An obvious and immediate remedy to remove barriers to accessing mental health treatment is to end the practice of illegal and unjust questions regarding mental health and mental health treatment in medical licensure applications. Years of evidence suggests that such questions are not only intrusive and unlawful, but maintain a dangerous culture in which health care providers are in fear of losing their medical license if and when they seek treatment.
Recommendations for ways medical licensure can ask about mental health while promoting a culture of health care worker wellness and maintain legal precedence under ADA exist. The Federation of State Medical Boards (FSMB), an organization that oversees and advises individual state medical boards, published recommendations in 2018 for licensing applications as it relates to health care worker wellness and burnout.10
As an immediate action of the Dr. Lorna Breen Act, all medical licensure organizations should be expected and required to uphold the FSMB recommendations for any and all questions regarding mental health. Procedures to regulate state licensure questions should be swiftly implemented to ensure all medical licensure organizations are promoting health care worker wellness and a culture of safe treatment for mental health. Furthermore, due to overwhelming fear among health care workers regarding seeking treatment for mental health and ramifications for their medical license, implemented regulations should be widely publicized.
With an ongoing mental health crisis growing among health care workers, the time is imminent to implement changes to medical licensure questions regarding mental health. Health care workers should never have to feel like they must choose between the profession to which they have devoted their lives and their mental well-being. It is time we make the steps to dispel stigma against mental illness within health care and support health care providers by making necessary reforms to medical licensure questions. The recommendations of best practice are available—it is imminent regulation and implementation that is needed.
Dr Athanasios is a psychiatry resident at Jersey Shore University Medical Center.
References
1. Kane L. 2021 physician burnout & suicide report. Medscape. January 22, 2021. Accessed April 4, 2022. https://www.medscape.com/slideshow/2021-lifestyle-burnout-6013456
2. Greene T, Harju-Seppänen J, Adeniji M, et al. Predictors and rates of PTSD, depression and anxiety in UK frontline health and social care workers during COVID-19. Eur J Psychotraumatol. 2021;12(1):1882781.
3. de Sousa GM, Tavares VDO, de Meiroz Grilo MLP, et al. Mental health in COVID-19 pandemic: a meta-review of prevalence meta-analyses. Front Psychol. 2021;12:703838.
4. Ivey-Stephenson AZ, Crosby AE, Hoenig JM, et al.
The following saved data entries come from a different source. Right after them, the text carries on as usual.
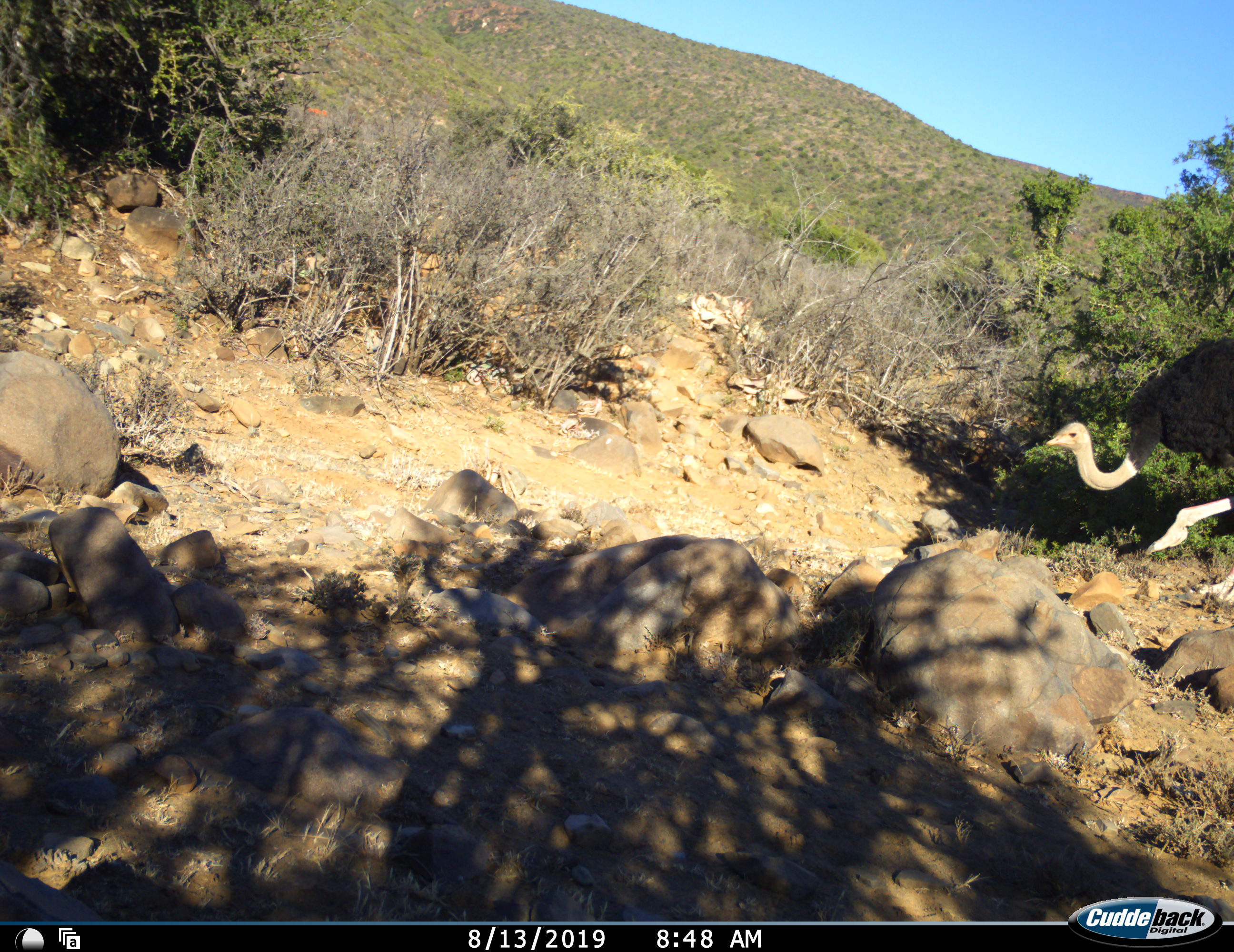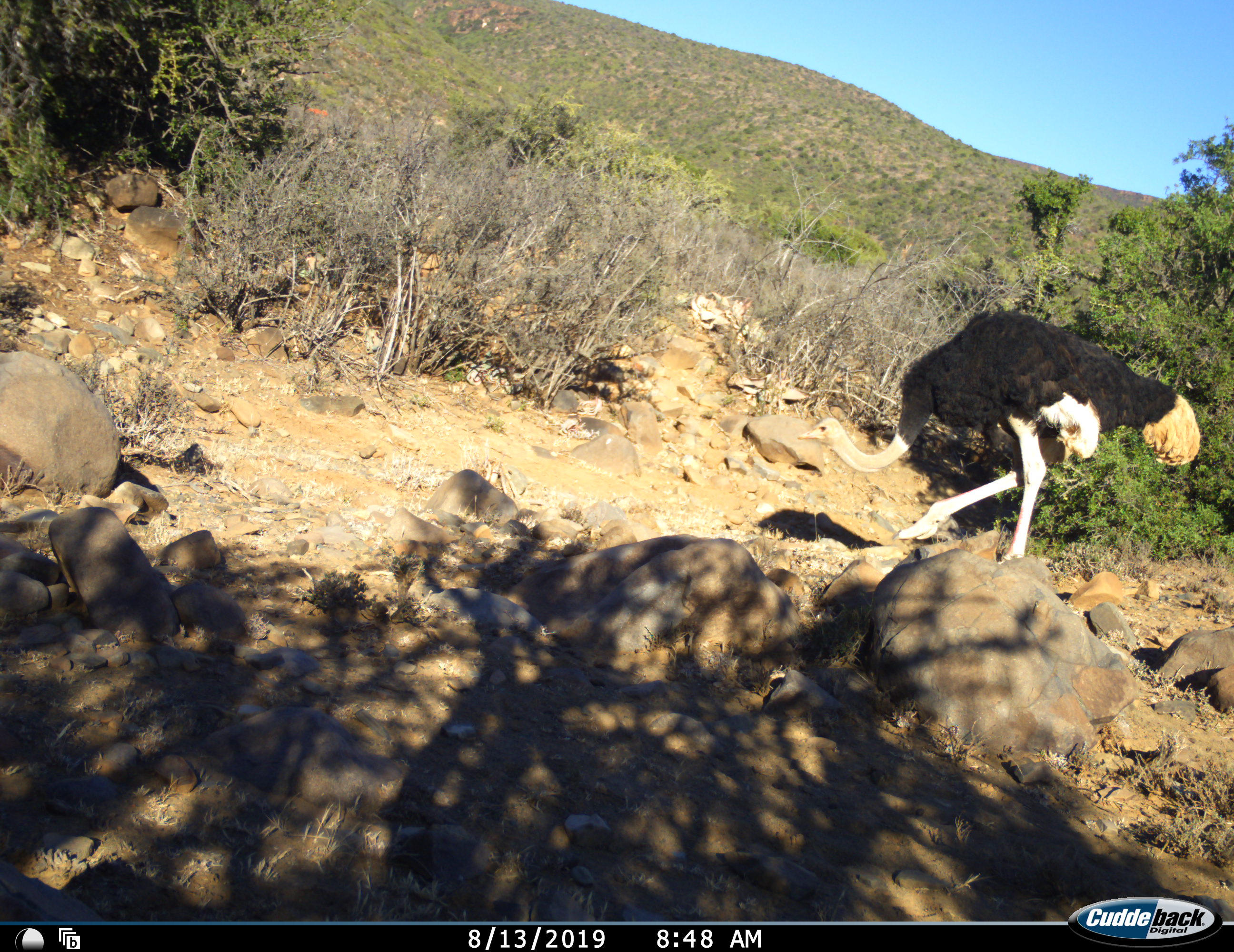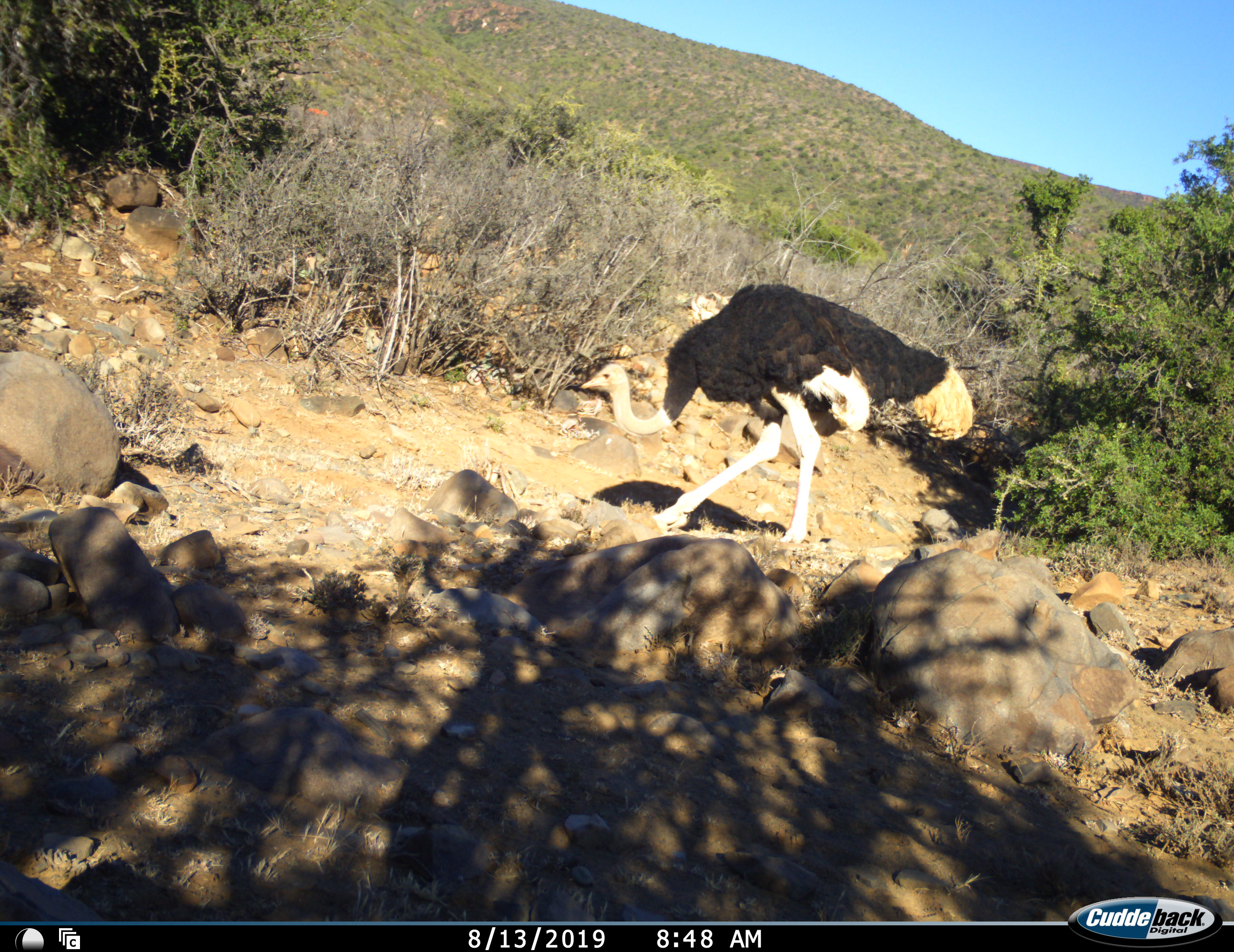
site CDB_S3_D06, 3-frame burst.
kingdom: Animalia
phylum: Chordata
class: Aves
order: Struthioniformes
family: Struthionidae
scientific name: Struthionidae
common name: ostrich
Ostrich (Struthionidae), count 1. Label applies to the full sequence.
Suicidal thoughts and behaviors among adults aged ≥18 years - United States, 2015-2019. MMWR Surveill Summ. 2022;71(1):1-19.
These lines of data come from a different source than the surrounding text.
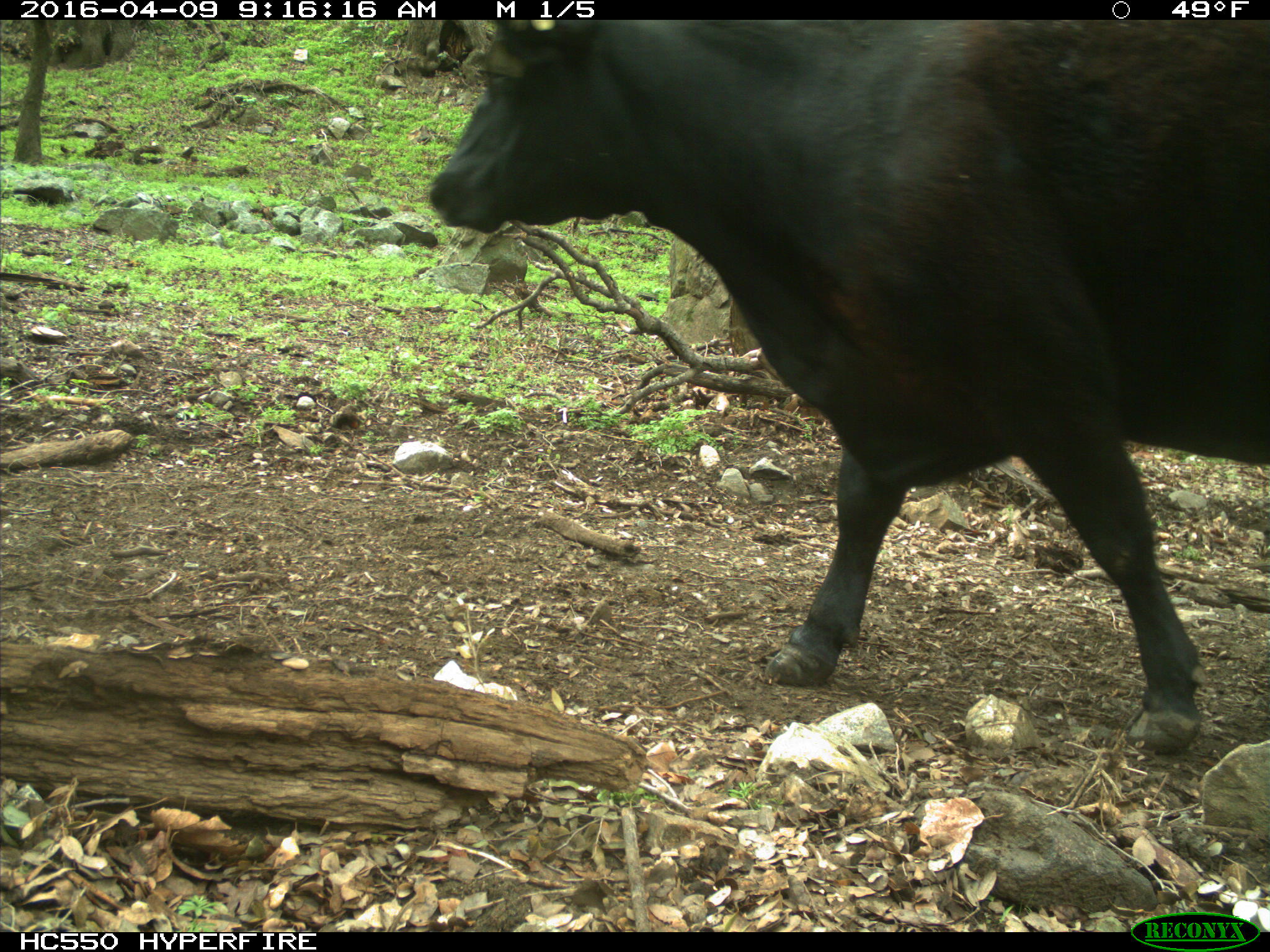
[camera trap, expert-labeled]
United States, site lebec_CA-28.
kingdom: Animalia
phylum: Chordata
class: Mammalia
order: Artiodactyla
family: Bovidae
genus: Bos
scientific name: Bos taurus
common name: domestic cow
Bos taurus (domestic cow).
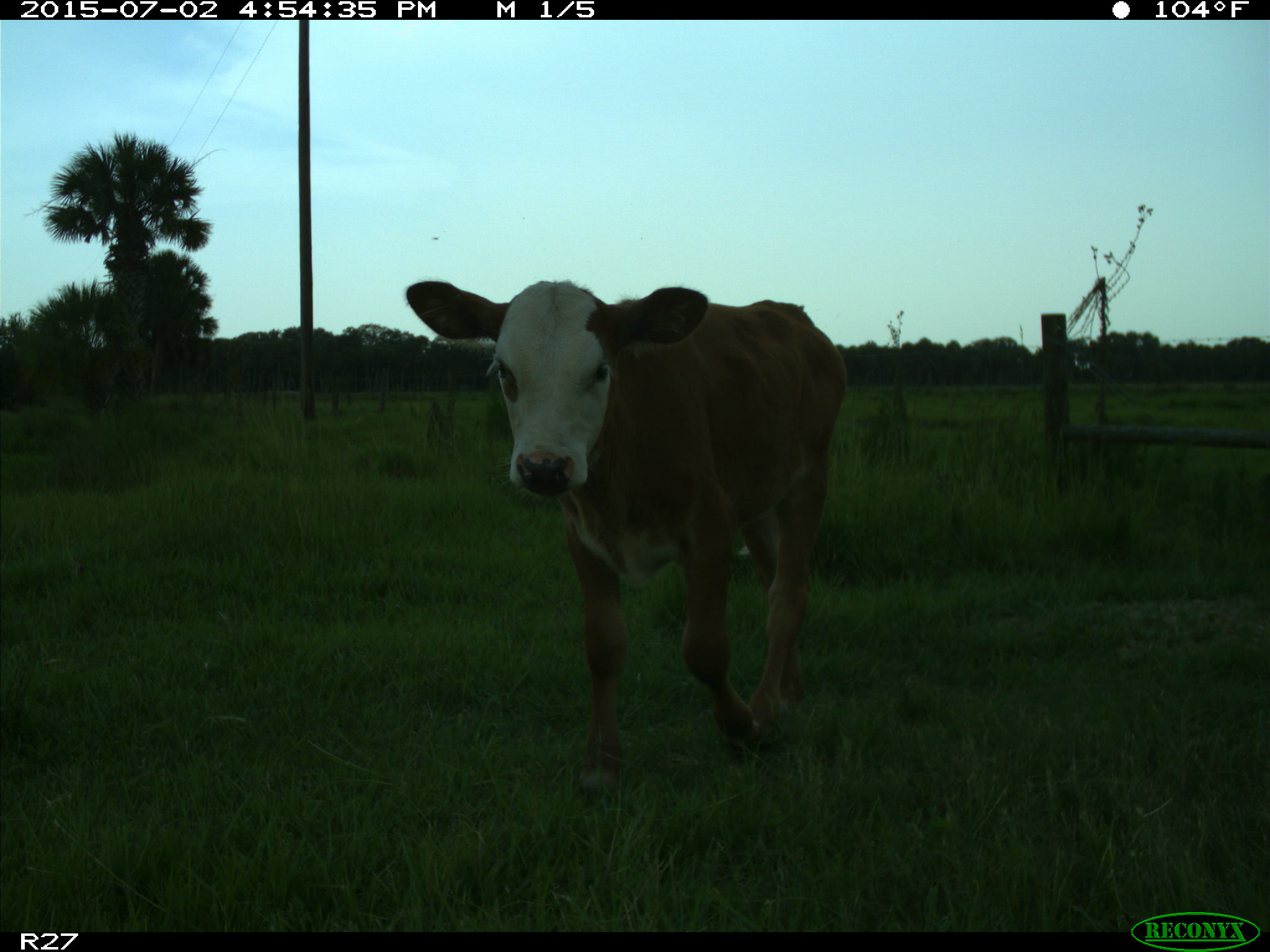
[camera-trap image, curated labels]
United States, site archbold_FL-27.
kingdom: Animalia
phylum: Chordata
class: Mammalia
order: Artiodactyla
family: Bovidae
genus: Bos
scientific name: Bos taurus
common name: domestic cow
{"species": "Bos taurus (domestic cow)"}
5. Yasgur BS. A tragedy of the profession: Medscape physician suicide report 2022. Medscape. March 4, 2022. Accessed April 4, 2022. https://www.medscape.com/slideshow/2022-physician-suicide-report-6014970
6. Arnhart K, Privitera MR, Fish E, et al. Physician burnout and barriers to care on professional applications. J Leg Med. 2019;39(3):235-246.
7. Jones JTR, North CS, Vogel-Scibilia S, et al. Medical licensure questions about mental illness and compliance with the Americans With Disabilities Act. J Am Acad Psychiatry Law. 2018;46(4):458-471.
8. Saddawi-Konefka D, Brown A, Eisenhart I, et al. Consistency between state medical license applications and recommendations regarding physician mental health. JAMA. 2021;325(19):2017-2018.
9. United States, 117th Congress. Dr. Lorna Breen Health Care Provider Protection Act, H.R.1667. March 18, 2022.